Recevoir la newsletter

Plan contre la pauvreté : les associations en position de « vigie »

Article réservé aux abonnés

Même si le contexte budgétaire avait tempéré leurs espoirs, les associations espéraient des engagements de plus grande ampleur. Elles estiment cependant avoir été entendues sur plusieurs points et restent mobilisées sur la mise en œuvre.

Neuf mois après que François Hollande leur en a fait la promesse, l’annonce par le Premier ministre des grands axes du plan pluriannuel de lutte contre la pauvreté et pour l’inclusion sociale (voir ce numéro, page 5), qui devrait être adopté le 22 janvier par le comité interministériel de lutte contre les exclusions, a, pour les acteurs de terrain, sonné comme l’heure du verdict. Une chose est sûre, tous se réjouissent de la méthode – large concertation, participation des personnes en situation de pauvreté, mobilisation interministérielle –, ainsi que de celle annoncée pour le suivi.

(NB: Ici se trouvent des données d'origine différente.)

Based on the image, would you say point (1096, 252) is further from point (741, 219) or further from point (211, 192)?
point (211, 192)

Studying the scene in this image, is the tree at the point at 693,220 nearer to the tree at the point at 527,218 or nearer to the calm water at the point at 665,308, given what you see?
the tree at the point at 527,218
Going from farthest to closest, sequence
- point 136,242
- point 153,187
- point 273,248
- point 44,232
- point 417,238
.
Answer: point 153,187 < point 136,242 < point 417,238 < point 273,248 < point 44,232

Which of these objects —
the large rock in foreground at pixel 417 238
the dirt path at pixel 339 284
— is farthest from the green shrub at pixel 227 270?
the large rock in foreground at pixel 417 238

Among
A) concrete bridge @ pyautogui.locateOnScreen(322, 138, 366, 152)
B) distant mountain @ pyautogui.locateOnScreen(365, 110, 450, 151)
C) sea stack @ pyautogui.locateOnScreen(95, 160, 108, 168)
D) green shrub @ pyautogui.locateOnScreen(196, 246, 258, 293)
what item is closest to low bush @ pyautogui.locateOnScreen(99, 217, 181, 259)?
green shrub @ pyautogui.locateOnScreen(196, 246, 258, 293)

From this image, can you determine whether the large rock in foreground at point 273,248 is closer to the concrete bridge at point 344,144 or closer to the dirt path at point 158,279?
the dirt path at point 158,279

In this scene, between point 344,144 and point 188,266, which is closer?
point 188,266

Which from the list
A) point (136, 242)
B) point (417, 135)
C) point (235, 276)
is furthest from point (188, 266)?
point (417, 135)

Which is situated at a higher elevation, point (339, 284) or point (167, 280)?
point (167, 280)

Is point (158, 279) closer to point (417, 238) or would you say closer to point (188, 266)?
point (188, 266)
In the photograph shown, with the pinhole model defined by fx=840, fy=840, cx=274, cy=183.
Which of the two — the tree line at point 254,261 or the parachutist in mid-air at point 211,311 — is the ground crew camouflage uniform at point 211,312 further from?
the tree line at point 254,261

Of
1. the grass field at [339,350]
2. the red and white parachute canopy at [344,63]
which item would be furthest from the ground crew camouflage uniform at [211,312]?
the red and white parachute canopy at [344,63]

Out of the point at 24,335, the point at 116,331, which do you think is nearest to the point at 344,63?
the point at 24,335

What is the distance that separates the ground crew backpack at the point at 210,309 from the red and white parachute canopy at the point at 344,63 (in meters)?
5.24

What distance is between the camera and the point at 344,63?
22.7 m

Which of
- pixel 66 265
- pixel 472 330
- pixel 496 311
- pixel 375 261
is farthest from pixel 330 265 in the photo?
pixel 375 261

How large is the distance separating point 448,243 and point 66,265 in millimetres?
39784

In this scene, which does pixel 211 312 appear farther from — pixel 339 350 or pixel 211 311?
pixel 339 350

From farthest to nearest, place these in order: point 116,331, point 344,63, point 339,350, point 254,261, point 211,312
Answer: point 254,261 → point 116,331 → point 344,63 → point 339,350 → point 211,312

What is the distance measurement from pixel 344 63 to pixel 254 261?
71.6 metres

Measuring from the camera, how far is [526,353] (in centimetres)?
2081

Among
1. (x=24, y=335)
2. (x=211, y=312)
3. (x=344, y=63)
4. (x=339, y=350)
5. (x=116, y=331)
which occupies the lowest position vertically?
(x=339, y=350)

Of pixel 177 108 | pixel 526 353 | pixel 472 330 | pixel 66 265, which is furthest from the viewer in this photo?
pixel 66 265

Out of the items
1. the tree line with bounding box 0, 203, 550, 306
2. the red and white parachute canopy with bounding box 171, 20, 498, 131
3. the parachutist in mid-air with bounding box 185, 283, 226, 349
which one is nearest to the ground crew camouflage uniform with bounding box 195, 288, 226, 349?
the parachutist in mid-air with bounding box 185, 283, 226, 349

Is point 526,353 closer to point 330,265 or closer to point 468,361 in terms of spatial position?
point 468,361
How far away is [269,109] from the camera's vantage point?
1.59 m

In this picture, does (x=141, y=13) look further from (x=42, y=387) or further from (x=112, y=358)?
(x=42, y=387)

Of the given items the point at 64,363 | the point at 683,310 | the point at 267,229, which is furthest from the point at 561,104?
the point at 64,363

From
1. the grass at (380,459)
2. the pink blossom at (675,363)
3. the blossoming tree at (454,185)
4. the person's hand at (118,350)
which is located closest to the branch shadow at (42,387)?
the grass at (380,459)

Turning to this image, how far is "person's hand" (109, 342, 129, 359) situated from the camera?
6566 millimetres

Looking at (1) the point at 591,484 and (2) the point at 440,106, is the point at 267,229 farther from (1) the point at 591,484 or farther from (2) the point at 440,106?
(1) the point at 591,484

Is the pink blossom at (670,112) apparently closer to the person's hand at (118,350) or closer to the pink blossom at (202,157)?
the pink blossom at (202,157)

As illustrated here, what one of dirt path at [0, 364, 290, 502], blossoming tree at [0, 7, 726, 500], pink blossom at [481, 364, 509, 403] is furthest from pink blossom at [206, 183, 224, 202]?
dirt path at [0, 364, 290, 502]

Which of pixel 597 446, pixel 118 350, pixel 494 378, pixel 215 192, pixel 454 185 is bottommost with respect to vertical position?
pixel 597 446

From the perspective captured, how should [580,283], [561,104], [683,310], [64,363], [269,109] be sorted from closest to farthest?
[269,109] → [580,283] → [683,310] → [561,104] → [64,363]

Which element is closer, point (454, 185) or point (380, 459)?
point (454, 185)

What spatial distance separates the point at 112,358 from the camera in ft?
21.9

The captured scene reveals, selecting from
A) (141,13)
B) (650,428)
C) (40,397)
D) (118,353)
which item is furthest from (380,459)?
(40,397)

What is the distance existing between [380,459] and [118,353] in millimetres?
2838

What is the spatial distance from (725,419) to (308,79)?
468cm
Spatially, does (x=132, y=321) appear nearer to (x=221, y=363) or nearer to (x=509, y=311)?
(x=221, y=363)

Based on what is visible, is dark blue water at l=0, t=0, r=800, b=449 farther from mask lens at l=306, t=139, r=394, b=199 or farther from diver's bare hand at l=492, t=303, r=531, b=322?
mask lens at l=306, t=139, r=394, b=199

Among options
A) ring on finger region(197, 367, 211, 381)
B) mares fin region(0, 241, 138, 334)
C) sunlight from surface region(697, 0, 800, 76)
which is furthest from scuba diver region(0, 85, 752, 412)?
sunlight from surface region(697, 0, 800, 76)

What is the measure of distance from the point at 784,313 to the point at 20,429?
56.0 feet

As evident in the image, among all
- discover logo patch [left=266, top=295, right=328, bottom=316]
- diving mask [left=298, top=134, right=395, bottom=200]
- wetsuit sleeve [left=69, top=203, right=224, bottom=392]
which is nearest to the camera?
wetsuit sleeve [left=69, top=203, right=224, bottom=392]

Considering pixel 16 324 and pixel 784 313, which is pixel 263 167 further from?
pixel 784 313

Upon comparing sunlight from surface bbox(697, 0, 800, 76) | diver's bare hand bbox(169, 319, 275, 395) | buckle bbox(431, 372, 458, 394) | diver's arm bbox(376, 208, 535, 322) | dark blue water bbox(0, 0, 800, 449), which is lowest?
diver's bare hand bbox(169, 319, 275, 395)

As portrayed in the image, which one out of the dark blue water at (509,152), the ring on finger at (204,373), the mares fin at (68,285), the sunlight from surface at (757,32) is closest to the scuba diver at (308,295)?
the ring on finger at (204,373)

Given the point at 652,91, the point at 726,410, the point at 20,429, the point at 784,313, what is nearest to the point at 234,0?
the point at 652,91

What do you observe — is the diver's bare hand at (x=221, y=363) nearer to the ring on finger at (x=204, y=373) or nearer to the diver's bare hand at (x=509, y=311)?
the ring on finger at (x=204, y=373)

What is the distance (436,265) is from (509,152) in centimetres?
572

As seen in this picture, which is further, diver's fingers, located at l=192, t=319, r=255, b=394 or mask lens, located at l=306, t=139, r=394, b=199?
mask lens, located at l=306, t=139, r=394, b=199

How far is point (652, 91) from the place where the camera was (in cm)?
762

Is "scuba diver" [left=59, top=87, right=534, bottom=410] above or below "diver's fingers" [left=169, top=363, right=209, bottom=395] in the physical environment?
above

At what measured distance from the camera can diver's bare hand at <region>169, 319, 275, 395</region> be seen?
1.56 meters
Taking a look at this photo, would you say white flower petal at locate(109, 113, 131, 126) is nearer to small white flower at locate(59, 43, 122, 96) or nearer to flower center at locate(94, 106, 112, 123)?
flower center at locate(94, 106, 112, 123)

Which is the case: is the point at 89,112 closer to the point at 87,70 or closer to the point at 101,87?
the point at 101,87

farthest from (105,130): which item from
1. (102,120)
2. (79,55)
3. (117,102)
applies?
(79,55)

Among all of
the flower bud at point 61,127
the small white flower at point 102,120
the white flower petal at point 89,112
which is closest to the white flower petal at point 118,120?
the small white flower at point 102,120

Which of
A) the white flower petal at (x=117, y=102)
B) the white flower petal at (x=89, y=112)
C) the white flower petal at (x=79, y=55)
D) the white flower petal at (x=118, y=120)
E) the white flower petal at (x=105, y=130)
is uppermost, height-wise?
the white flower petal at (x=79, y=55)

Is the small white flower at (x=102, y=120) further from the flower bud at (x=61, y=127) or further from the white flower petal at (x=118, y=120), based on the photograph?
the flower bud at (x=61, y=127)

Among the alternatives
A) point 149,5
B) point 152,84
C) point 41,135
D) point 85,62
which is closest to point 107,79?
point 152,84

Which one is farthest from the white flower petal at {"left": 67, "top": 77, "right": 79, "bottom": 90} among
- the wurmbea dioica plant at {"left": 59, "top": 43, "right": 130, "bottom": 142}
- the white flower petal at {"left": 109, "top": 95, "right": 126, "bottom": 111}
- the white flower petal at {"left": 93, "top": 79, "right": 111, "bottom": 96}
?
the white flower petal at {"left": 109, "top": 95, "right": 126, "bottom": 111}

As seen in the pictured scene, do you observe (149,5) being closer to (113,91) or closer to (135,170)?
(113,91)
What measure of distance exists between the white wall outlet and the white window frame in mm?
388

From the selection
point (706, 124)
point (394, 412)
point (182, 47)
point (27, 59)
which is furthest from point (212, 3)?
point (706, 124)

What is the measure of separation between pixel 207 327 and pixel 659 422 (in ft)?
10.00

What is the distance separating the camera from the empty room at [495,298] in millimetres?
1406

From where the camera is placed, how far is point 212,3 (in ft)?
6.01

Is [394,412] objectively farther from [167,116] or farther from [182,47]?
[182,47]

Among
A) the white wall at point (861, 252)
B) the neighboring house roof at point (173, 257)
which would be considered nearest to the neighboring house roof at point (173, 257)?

Un projet de loi de programmation aurait néanmoins été « un signe politique fort », insiste Dominique Balmary, président de l’Uniopss (Union nationale interfédérale des œuvres et organismes privés non lucratifs sanitaires et sociaux). Autre signe positif de rupture : la volonté affichée par le Premier ministre d’en finir avec la stigmatisation de la pauvreté.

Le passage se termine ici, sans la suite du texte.